_Work required:_ Could you copy out every line of the data where the word "annotators" occurs?
Start of Records supplied
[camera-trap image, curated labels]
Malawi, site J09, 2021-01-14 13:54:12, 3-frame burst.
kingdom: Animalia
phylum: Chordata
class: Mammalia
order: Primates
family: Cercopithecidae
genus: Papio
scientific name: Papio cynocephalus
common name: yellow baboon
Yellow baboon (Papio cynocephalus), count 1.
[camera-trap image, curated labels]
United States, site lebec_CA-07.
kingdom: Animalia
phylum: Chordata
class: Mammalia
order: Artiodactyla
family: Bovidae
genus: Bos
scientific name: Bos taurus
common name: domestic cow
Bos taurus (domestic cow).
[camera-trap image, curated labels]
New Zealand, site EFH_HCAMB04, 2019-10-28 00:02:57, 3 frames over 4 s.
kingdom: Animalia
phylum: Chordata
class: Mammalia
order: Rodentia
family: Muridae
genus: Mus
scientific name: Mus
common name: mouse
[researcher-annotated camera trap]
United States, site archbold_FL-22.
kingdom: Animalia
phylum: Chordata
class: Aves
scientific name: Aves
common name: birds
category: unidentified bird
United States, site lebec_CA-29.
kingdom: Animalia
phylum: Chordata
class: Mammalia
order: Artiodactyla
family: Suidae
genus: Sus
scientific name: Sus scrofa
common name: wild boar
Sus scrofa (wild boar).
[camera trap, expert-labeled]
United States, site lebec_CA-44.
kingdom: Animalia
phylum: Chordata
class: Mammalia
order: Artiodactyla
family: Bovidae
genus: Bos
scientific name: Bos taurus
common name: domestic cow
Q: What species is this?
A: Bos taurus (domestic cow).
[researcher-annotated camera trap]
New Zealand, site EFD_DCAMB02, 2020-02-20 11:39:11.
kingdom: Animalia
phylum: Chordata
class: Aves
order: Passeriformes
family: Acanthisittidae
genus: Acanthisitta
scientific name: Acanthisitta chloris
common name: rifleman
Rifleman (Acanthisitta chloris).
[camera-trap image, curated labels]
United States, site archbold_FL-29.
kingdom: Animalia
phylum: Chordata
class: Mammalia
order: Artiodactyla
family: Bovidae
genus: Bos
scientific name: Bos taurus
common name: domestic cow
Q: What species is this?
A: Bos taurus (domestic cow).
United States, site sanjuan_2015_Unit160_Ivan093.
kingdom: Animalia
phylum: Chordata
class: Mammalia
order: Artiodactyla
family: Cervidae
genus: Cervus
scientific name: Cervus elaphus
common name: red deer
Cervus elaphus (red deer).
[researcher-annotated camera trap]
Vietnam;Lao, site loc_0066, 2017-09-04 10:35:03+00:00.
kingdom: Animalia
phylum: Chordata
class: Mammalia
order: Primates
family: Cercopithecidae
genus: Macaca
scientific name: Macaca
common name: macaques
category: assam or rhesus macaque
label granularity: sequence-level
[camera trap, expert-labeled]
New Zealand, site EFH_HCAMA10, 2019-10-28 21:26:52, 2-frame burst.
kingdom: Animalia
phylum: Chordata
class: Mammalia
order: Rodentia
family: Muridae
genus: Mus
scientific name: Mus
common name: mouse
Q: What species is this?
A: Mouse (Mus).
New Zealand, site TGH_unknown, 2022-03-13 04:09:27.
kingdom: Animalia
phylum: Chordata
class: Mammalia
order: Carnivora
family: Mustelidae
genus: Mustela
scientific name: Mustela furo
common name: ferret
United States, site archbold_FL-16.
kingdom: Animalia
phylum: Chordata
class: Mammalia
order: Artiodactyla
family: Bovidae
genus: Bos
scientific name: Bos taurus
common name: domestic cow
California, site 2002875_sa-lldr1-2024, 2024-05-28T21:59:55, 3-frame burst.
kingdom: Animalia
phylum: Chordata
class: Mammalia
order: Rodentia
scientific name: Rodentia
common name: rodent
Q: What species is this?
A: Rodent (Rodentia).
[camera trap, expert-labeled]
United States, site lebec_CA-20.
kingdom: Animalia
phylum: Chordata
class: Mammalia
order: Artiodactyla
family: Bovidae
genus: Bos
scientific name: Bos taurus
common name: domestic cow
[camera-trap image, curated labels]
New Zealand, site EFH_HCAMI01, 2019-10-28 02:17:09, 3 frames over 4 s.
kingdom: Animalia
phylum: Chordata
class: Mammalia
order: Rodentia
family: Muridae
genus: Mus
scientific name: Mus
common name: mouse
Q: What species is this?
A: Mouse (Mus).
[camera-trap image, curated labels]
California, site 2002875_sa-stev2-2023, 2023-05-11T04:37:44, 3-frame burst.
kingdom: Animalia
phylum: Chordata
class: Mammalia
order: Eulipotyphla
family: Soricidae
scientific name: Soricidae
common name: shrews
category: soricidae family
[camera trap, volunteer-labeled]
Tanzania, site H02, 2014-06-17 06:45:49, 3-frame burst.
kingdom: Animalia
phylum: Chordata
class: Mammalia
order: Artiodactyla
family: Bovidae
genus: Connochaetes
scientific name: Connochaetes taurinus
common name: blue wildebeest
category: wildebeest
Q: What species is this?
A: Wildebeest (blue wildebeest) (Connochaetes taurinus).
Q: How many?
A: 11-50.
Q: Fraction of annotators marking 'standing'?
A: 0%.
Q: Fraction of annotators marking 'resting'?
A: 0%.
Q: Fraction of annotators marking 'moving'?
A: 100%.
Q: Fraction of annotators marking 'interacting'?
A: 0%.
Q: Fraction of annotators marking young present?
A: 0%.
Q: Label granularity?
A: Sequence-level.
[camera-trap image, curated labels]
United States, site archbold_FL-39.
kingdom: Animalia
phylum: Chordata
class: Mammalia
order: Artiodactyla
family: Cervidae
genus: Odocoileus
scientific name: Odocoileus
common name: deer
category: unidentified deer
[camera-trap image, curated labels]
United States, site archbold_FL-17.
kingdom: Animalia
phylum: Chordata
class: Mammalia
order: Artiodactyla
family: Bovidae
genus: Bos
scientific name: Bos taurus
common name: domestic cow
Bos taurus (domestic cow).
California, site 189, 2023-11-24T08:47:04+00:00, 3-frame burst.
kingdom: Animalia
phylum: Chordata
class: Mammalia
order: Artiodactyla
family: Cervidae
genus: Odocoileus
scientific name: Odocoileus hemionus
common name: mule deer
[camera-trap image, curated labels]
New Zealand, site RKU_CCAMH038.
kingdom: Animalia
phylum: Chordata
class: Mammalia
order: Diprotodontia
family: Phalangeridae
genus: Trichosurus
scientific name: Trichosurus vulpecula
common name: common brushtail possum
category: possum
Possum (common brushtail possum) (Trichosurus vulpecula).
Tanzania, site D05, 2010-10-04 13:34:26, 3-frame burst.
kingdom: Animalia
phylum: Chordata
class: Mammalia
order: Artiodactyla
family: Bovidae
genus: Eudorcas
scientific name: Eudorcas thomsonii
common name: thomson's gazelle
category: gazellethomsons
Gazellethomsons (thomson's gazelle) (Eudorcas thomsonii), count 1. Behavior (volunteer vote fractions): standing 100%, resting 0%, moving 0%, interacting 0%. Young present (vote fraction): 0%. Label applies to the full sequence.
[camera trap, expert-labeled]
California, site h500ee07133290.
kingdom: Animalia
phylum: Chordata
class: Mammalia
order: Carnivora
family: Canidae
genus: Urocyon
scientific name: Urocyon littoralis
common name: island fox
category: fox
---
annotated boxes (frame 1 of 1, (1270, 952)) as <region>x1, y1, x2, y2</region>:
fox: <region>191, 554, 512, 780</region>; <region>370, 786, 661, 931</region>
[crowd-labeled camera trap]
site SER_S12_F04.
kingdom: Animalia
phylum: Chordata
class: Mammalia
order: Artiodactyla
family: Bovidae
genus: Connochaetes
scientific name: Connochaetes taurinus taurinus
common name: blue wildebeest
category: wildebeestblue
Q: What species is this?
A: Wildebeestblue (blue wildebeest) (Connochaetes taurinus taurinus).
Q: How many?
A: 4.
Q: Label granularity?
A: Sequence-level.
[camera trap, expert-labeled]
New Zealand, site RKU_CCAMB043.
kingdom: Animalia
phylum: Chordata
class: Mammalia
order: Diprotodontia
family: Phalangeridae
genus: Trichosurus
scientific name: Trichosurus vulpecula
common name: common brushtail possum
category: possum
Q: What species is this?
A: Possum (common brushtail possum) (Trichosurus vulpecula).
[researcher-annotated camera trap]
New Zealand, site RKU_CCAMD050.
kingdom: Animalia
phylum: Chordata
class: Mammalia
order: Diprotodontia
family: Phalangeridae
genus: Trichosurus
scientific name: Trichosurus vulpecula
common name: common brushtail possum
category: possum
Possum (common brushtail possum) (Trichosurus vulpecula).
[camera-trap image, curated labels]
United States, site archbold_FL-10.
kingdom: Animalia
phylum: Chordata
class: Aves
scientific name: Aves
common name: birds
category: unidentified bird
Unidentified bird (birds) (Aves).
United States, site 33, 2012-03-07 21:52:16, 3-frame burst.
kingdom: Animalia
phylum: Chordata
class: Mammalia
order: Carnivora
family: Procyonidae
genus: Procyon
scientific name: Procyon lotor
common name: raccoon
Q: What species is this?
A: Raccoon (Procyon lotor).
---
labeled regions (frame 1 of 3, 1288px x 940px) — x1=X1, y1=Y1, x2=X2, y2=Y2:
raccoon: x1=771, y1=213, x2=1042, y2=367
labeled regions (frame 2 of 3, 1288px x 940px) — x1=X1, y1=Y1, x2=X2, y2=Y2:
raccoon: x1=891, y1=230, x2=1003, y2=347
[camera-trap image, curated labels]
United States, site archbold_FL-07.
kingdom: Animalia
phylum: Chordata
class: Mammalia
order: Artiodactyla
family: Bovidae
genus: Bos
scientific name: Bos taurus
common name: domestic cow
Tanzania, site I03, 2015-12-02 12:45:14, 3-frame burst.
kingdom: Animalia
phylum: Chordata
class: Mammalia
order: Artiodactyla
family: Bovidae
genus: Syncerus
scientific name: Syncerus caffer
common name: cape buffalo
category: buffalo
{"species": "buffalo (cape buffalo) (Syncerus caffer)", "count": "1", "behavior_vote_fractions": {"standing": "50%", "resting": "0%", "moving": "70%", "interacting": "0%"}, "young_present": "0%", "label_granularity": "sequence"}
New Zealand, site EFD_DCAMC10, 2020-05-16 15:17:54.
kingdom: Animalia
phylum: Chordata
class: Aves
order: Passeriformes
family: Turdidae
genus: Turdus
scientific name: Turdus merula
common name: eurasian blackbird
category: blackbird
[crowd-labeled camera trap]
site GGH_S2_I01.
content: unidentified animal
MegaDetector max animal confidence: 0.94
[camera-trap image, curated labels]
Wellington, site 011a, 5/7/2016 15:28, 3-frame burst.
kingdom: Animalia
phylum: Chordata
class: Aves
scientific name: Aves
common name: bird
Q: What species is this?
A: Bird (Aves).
End of Records supplied
_Exercise solution:_
Q: Fraction of annotators marking 'standing'?
Q: Fraction of annotators marking 'resting'?
Q: Fraction of annotators marking 'moving'?
Q: Fraction of annotators marking 'interacting'?
Q: Fraction of annotators marking young present?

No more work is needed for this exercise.